Return the full text on connecting to other deployments in the same Elasticsearch Service organization, word for word and without changes.

- **Text segment**:
━━━━━━━━
Access other deployments of the same Elasticsearch Service organizationedit

This section explains how to configure a deployment to connect remotely to clusters belonging to the same Elasticsearch Service organization.

Allow the remote connectionedit

Before you start, consider the security model that you would prefer to use for authenticating remote connections between clusters, and follow the corresponding steps.

API key
[beta] This functionality is in beta and is subject to change. The design and code is less mature than official GA features and is being provided as-is with no warranties. Beta features are not subject to the support SLA of official GA features. For deployments based on Elastic Stack version 8.10 or later, you can use an API key to authenticate and authorize cross-cluster operations to a remote cluster. This model offers administrators of both the local and the remote deployment fine-grained access controls.
TLS certificate
This model uses mutual TLS authentication for cross-cluster operations. User authentication is performed on the local cluster and a user’s role names are passed to the remote cluster. A superuser on the local deployment gains total read access to the remote deployment, so it is only suitable for deployments that are in the same security domain.
Set the default trust with other clusters in the same Elasticsearch Service organizationedit

By default, any deployment that you create trusts all other deployments in the same organization. You can change this behavior in the Elasticsearch Service Console under Features > Trust, so that when a new deployment is created it does not automatically trust any other deployment. You can choose one of the following options:

  • Trust all my deployments - All of your organization’s deployments created while this option is selected already trust each other. If you keep this option, that includes any deployments you’ll create in the future. You can directly jump to Connect to the remote cluster to finalize the CCS or CCR configuration.
  • Trust no deployment - New deployments won’t trust any other deployment when they are created. You can instead configure trust individually for each of them in their security settings, as described in the next section.
━━━━━━━━
- **Supplied material**:
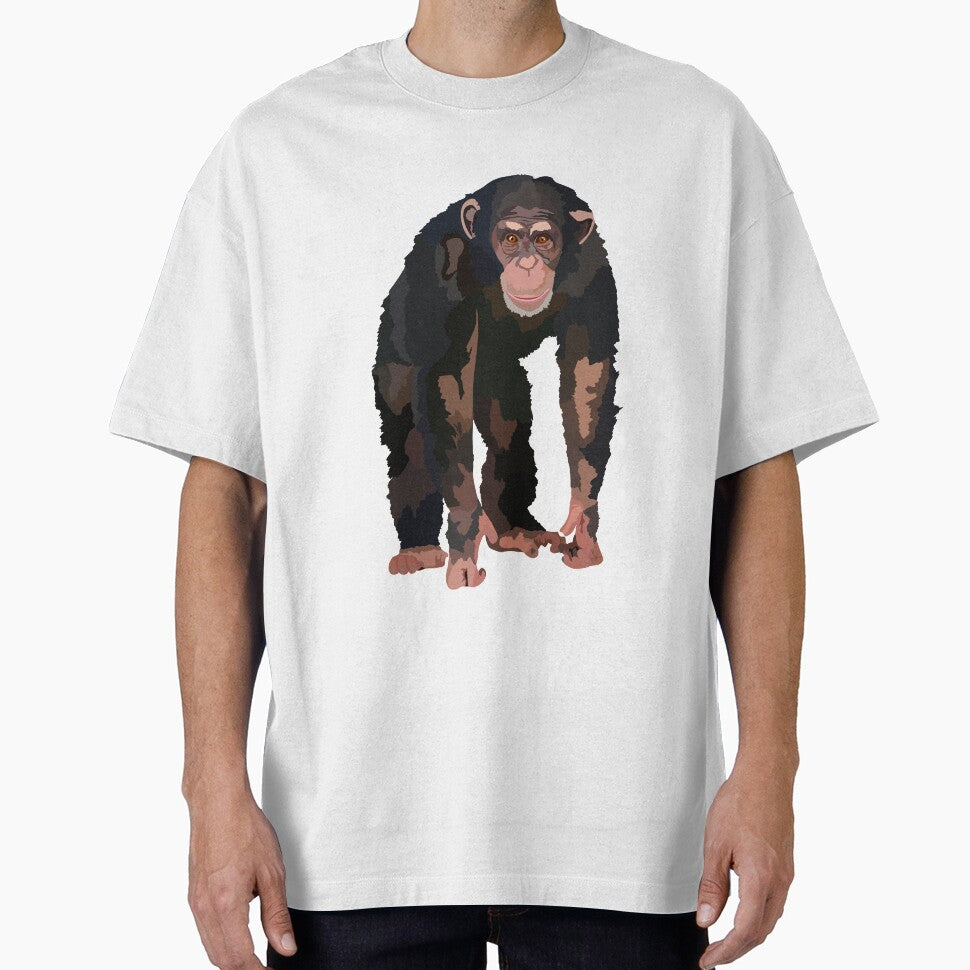 C is for Chimp,Chimpanzee Artwork – Detailed Chimp Illustration and Wildlife Design by PrettylittlepastelUk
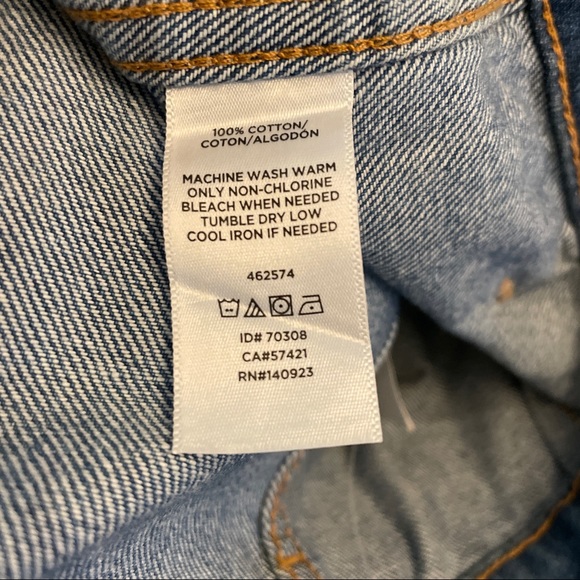 Loft - cute blue jean short skirt button front frayed edges - Picture 3 of 4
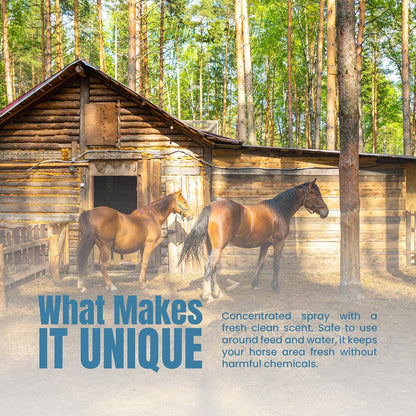 Microbe-Lift Horse Stall Cleaner & Deodorizer – 1 Gallon – Safe Concentrated Spray for Barns, Stables & Horse Areas – Fresh Clean Scent for All Surfaces – Food & Water Safe Formula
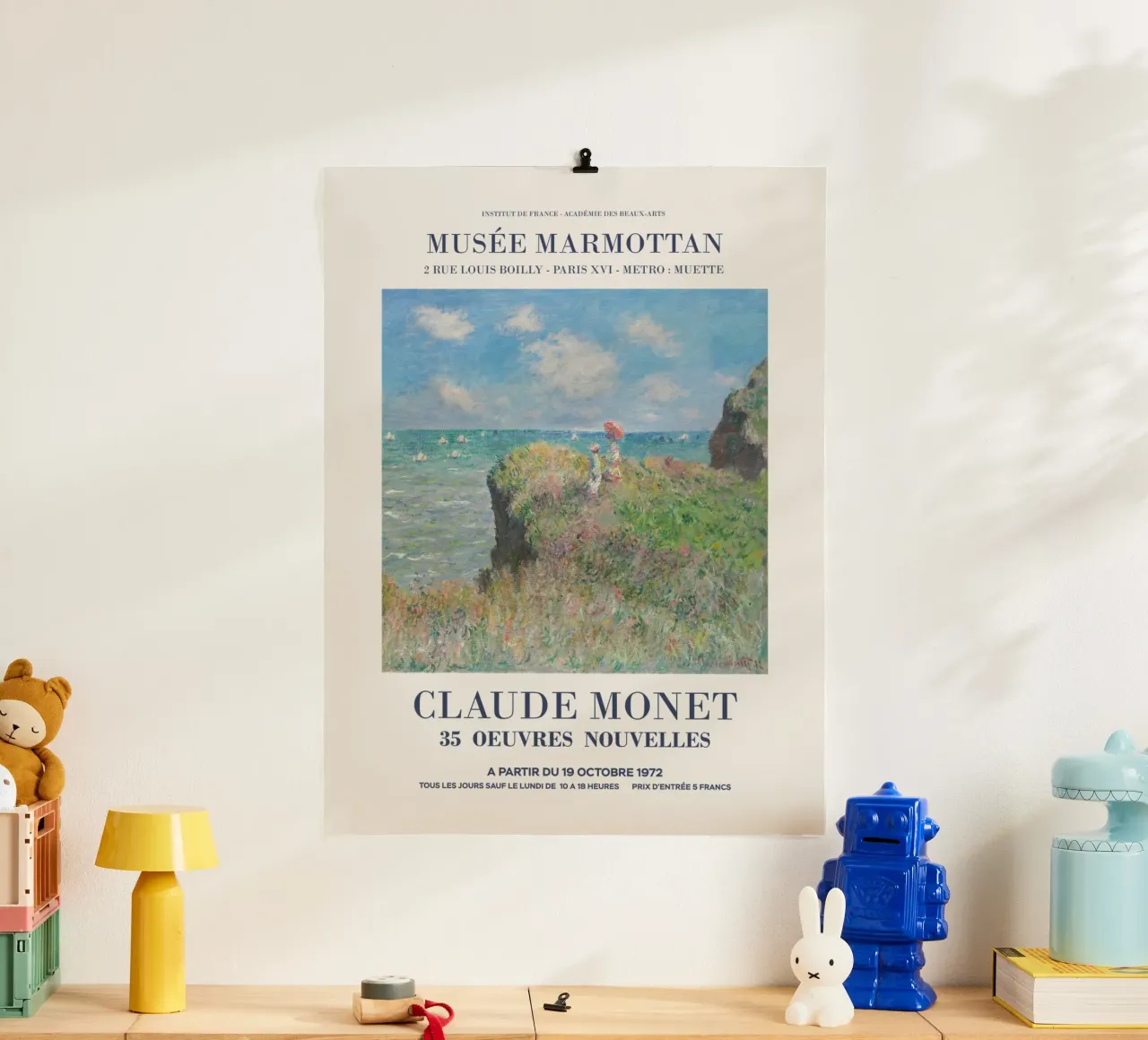 Mostra d'arte su Monet poster con telaio in legno da Vintagrafica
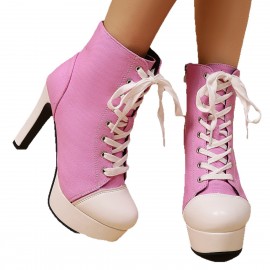 Women's Large Size High Quality Platform High-Heel Boots - Round Toe Upper, Net & Rubber Sole, Casual Winter Boots Suitable for Rain, Puddles, Daily Wear - Hand Washable Fashion Footwear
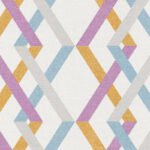 Papel de Parede Vinílico Linen Style 367591 Geométrico Azul, Cinza, Violeta e Laranja “Consultar disponibilidade do Produto 19 9 8750-5835”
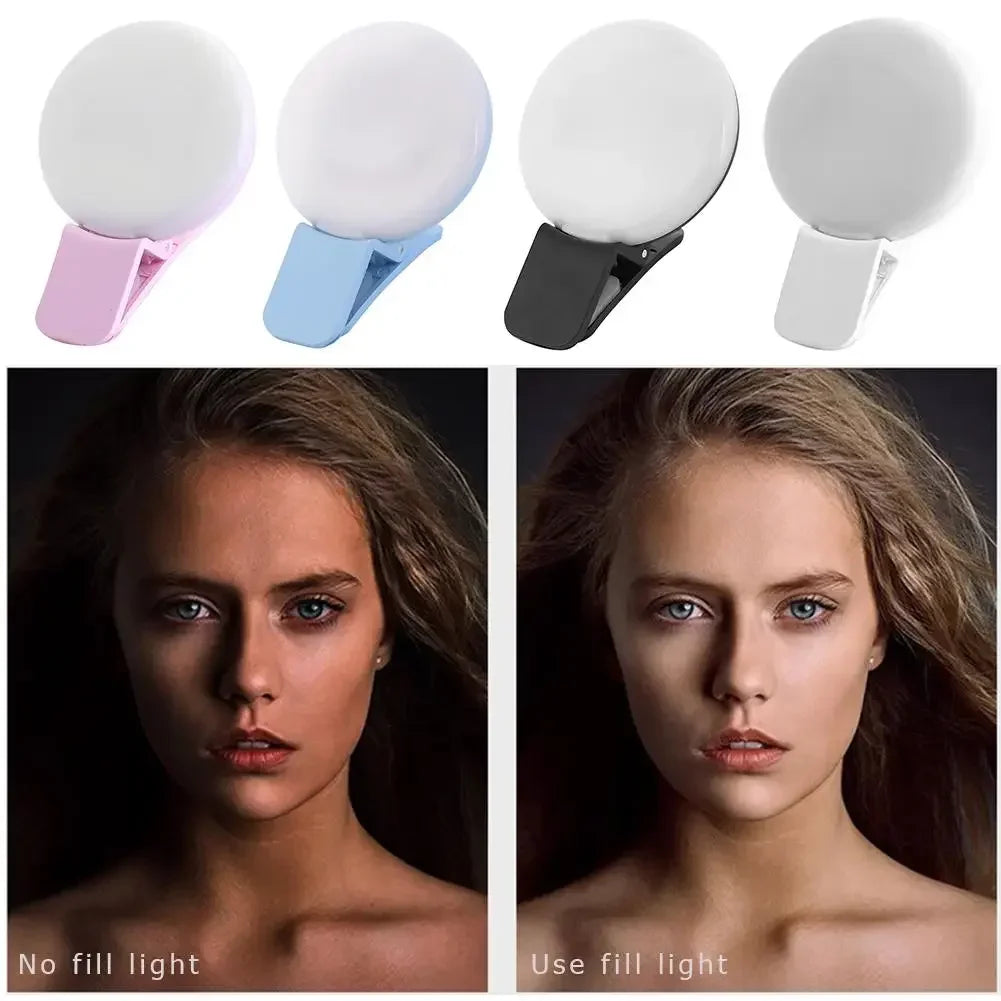 Mini LED Selfie Ring Light Clip-On Fill Light for Phone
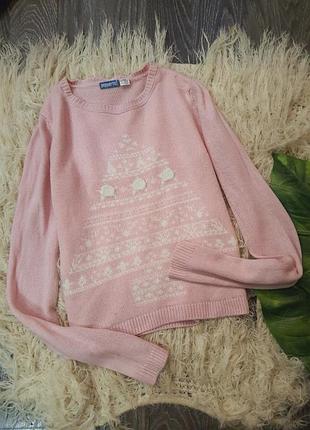Розовый свитер, джемпер с елкой, новогодний свитер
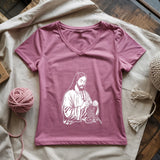 Jesus Crochet Lady V-neck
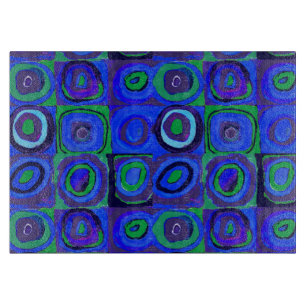 Kandinsky Farbforschung Quadrate Blue Squares Schneidebrett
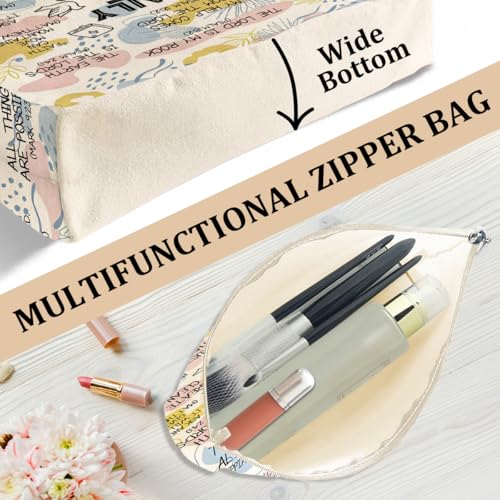 Daily Affirmations for Women Faith Christian Gifts£¬2PCS Cosmetic Bag Canvas Tote Bag Beach Bags with Pocket Makeup Bags£¬Scripture Bible Verse Mental Health Gifts for Female Friend Birthday Christmas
━━━━━━━━
- **Response box**:
Access other deployments of the same Elasticsearch Service organizationedit

This section explains how to configure a deployment to connect remotely to clusters belonging to the same Elasticsearch Service organization.

Allow the remote connectionedit

Before you start, consider the security model that you would prefer to use for authenticating remote connections between clusters, and follow the corresponding steps.

API key
[beta] This functionality is in beta and is subject to change. The design and code is less mature than official GA features and is being provided as-is with no warranties. Beta features are not subject to the support SLA of official GA features. For deployments based on Elastic Stack version 8.10 or later, you can use an API key to authenticate and authorize cross-cluster operations to a remote cluster. This model offers administrators of both the local and the remote deployment fine-grained access controls.
TLS certificate
This model uses mutual TLS authentication for cross-cluster operations. User authentication is performed on the local cluster and a user’s role names are passed to the remote cluster. A superuser on the local deployment gains total read access to the remote deployment, so it is only suitable for deployments that are in the same security domain.
Set the default trust with other clusters in the same Elasticsearch Service organizationedit

By default, any deployment that you create trusts all other deployments in the same organization. You can change this behavior in the Elasticsearch Service Console under Features > Trust, so that when a new deployment is created it does not automatically trust any other deployment. You can choose one of the following options:

  • Trust all my deployments - All of your organization’s deployments created while this option is selected already trust each other. If you keep this option, that includes any deployments you’ll create in the future. You can directly jump to Connect to the remote cluster to finalize the CCS or CCR configuration.
  • Trust no deployment - New deployments won’t trust any other deployment when they are created. You can instead configure trust individually for each of them in their security settings, as described in the next section.